Rook will sie daher mit zum Herbsthof mitnehmen, damit sie sich für ihr „Verbrechen“ verantworten und seinen Ruf wiederherstellen kann.

So machen sich die beiden auf eine gefährlich Reise, die noch gefährlicher wird, als zwischen ihnen plötzlich mehr ist als erwartet. Denn eine Liebe zwischen einem Elfen und einem Menschen endet immer mit dem Tod.

Meinung

Der Schreibstil hat mir wirklich gut gefallen, da Magaret Rogerson es schafft auch etwas ausgefallenere, zum Beispiel Adjektive findet um die Landschaft und die Charaktere zu beschreiben, besonders was die Farbwörter betrifft.
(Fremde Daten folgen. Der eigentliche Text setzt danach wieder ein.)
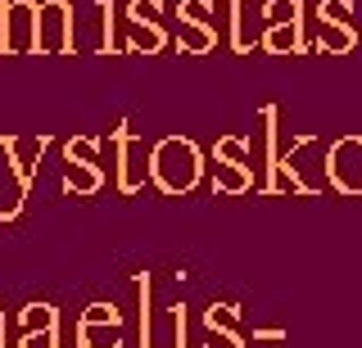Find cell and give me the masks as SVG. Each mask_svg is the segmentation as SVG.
Returning a JSON list of instances; mask_svg holds the SVG:
<instances>
[{"instance_id":"30bf717a","label":"cell","mask_w":362,"mask_h":348,"mask_svg":"<svg viewBox=\"0 0 362 348\" xmlns=\"http://www.w3.org/2000/svg\"><path fill=\"white\" fill-rule=\"evenodd\" d=\"M235 46L240 50L254 46V9H249L245 0H235Z\"/></svg>"},{"instance_id":"8992f818","label":"cell","mask_w":362,"mask_h":348,"mask_svg":"<svg viewBox=\"0 0 362 348\" xmlns=\"http://www.w3.org/2000/svg\"><path fill=\"white\" fill-rule=\"evenodd\" d=\"M263 46H267L272 54H299V50H303L299 23H272V32L263 37Z\"/></svg>"},{"instance_id":"5b68a950","label":"cell","mask_w":362,"mask_h":348,"mask_svg":"<svg viewBox=\"0 0 362 348\" xmlns=\"http://www.w3.org/2000/svg\"><path fill=\"white\" fill-rule=\"evenodd\" d=\"M358 46V28L354 23H331V18H322V50L326 54H344Z\"/></svg>"},{"instance_id":"7c38bea8","label":"cell","mask_w":362,"mask_h":348,"mask_svg":"<svg viewBox=\"0 0 362 348\" xmlns=\"http://www.w3.org/2000/svg\"><path fill=\"white\" fill-rule=\"evenodd\" d=\"M322 18H331V23H354V5H349V0H322Z\"/></svg>"},{"instance_id":"52a82bcc","label":"cell","mask_w":362,"mask_h":348,"mask_svg":"<svg viewBox=\"0 0 362 348\" xmlns=\"http://www.w3.org/2000/svg\"><path fill=\"white\" fill-rule=\"evenodd\" d=\"M86 348H118V321H82Z\"/></svg>"},{"instance_id":"277c9868","label":"cell","mask_w":362,"mask_h":348,"mask_svg":"<svg viewBox=\"0 0 362 348\" xmlns=\"http://www.w3.org/2000/svg\"><path fill=\"white\" fill-rule=\"evenodd\" d=\"M9 46H14V50L37 46V9H32V5H14V9H9Z\"/></svg>"},{"instance_id":"9c48e42d","label":"cell","mask_w":362,"mask_h":348,"mask_svg":"<svg viewBox=\"0 0 362 348\" xmlns=\"http://www.w3.org/2000/svg\"><path fill=\"white\" fill-rule=\"evenodd\" d=\"M218 186L222 190H245L249 186V172L235 159H218Z\"/></svg>"},{"instance_id":"7a4b0ae2","label":"cell","mask_w":362,"mask_h":348,"mask_svg":"<svg viewBox=\"0 0 362 348\" xmlns=\"http://www.w3.org/2000/svg\"><path fill=\"white\" fill-rule=\"evenodd\" d=\"M326 176L344 195H362V136H339L326 154Z\"/></svg>"},{"instance_id":"4fadbf2b","label":"cell","mask_w":362,"mask_h":348,"mask_svg":"<svg viewBox=\"0 0 362 348\" xmlns=\"http://www.w3.org/2000/svg\"><path fill=\"white\" fill-rule=\"evenodd\" d=\"M209 348H240V344H235V335H218V340H213Z\"/></svg>"},{"instance_id":"3957f363","label":"cell","mask_w":362,"mask_h":348,"mask_svg":"<svg viewBox=\"0 0 362 348\" xmlns=\"http://www.w3.org/2000/svg\"><path fill=\"white\" fill-rule=\"evenodd\" d=\"M37 46H45V50H64L68 46V5L64 0H50V5L37 14Z\"/></svg>"},{"instance_id":"6da1fadb","label":"cell","mask_w":362,"mask_h":348,"mask_svg":"<svg viewBox=\"0 0 362 348\" xmlns=\"http://www.w3.org/2000/svg\"><path fill=\"white\" fill-rule=\"evenodd\" d=\"M150 172H154V181L163 186L168 195H181V190H190L199 181V150L190 140H181V136H168L154 150Z\"/></svg>"},{"instance_id":"ba28073f","label":"cell","mask_w":362,"mask_h":348,"mask_svg":"<svg viewBox=\"0 0 362 348\" xmlns=\"http://www.w3.org/2000/svg\"><path fill=\"white\" fill-rule=\"evenodd\" d=\"M181 46H186V50H209V46H213L209 23H195V18H186V23H181Z\"/></svg>"},{"instance_id":"8fae6325","label":"cell","mask_w":362,"mask_h":348,"mask_svg":"<svg viewBox=\"0 0 362 348\" xmlns=\"http://www.w3.org/2000/svg\"><path fill=\"white\" fill-rule=\"evenodd\" d=\"M263 14L272 23H299V0H267Z\"/></svg>"}]
</instances>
Dies spiegelt auch Isobels Sicht als Künstlerin wider, die ihre Umwelt immer in einem etwas anderen Licht sieht und noch genauer auf die Details achtet. 

Auch das Magiesystem ist sehr gelungen, da es die Elfen nicht als unfehlbare übermächtige Wesen darstellt, sondern das für sie der Prozess des Schaffens auch eine Art von Magie ist. Das macht die Elfen und Menschen in einer Art und Weise ebenbürtig, da die Elfen durch ihr Begehren nach Kunst von den Menschen abhängig sind.
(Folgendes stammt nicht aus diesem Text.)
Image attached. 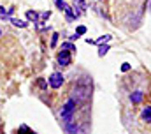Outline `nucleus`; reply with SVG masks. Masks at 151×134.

Die Handlung konnte mich sofort fesseln, sodass ich das Buch in einem durch fertig gelesen habe. Auf der einen Seite gab es die wirklich witzige Beziehung zwischen Isobel und Rook die sich am Anfang überhaupt nicht ausstehen konnten und auf der anderen Seite viele spannende Nebencharaktere bei denen man nie so ganz weiß, was die genau im Schilde führen.
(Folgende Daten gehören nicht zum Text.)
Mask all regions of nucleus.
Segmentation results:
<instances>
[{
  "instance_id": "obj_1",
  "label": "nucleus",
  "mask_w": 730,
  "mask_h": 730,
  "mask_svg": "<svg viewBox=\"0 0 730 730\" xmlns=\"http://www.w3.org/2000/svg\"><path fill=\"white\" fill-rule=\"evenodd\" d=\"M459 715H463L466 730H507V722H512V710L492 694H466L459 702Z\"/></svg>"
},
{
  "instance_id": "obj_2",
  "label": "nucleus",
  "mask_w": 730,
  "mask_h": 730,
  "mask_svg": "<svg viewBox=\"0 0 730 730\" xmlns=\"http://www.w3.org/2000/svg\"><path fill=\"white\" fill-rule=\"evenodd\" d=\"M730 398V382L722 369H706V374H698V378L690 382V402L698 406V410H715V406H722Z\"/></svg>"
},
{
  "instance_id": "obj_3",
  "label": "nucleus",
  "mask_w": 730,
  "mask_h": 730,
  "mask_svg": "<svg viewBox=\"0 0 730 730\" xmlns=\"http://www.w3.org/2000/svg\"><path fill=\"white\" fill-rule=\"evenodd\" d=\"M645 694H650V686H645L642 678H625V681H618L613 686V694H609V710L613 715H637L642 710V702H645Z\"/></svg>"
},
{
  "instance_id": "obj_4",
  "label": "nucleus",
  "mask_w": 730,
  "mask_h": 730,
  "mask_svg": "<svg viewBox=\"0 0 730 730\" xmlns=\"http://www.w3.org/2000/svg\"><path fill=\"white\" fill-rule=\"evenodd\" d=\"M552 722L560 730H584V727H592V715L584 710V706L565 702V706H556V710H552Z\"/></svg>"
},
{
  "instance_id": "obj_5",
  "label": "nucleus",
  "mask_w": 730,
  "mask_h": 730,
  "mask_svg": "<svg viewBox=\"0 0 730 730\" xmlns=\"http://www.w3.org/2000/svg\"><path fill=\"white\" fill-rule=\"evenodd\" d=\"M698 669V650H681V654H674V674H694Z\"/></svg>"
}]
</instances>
Somit konnte das Buch mich zum lachen, auch etwas zum weinen bringen und natürlich vor Aufregung mein Herz höher schlagen lassen. 

Gestaltung

Auf dem Cover ist Isobel von der Seite mit einem fliegenden Raben zusehen, der Rook darstellen oder die alarmierenden Raben von Rook, die Rook gezaubert hat. Das rote Licht spiegelt das leuchten der Blätter des Herbstwaldes wider, den ich zu meinem Lieblingsschauplatz im ganzen Buch auserkoren habe.

Auch die Farbe vom eigentlichen Buch unter dem Umschlag sieht mit seinem scheinenden kupfer-rost-rot sehr edel aus.

Mir gefällt die Buchgestaltung unfassbar gut. Die Abbildung von Isobel ist wunderschön und die Farbgebung passt sehr zur Handlung.

4/5

Fazit

Ich kann das Buch allen weiter empfehlen, die nach einem kurzweiligen, schönen und abenteuerlichen Fantasy-/Liebesroman suchen, der mit seinem Schreibstil, wunderschönen Schauplätzen und einer spannenden Geschichte überzeugt. Auf der einen Seite gibt es das Abenteuer mit seinen actionreichen Kampfszenen und auf der anderen Seite die bezaubernde, aber auch äußerst gefährliche Beziehung zwischen Rook und Isobel. 

Als mein mehr oder weniger erster Fantasyroman ist es auf jeden Fall ein reread wert und hat mich dazu inspiriert auch andere Bücher in diesem Genre zu lesen.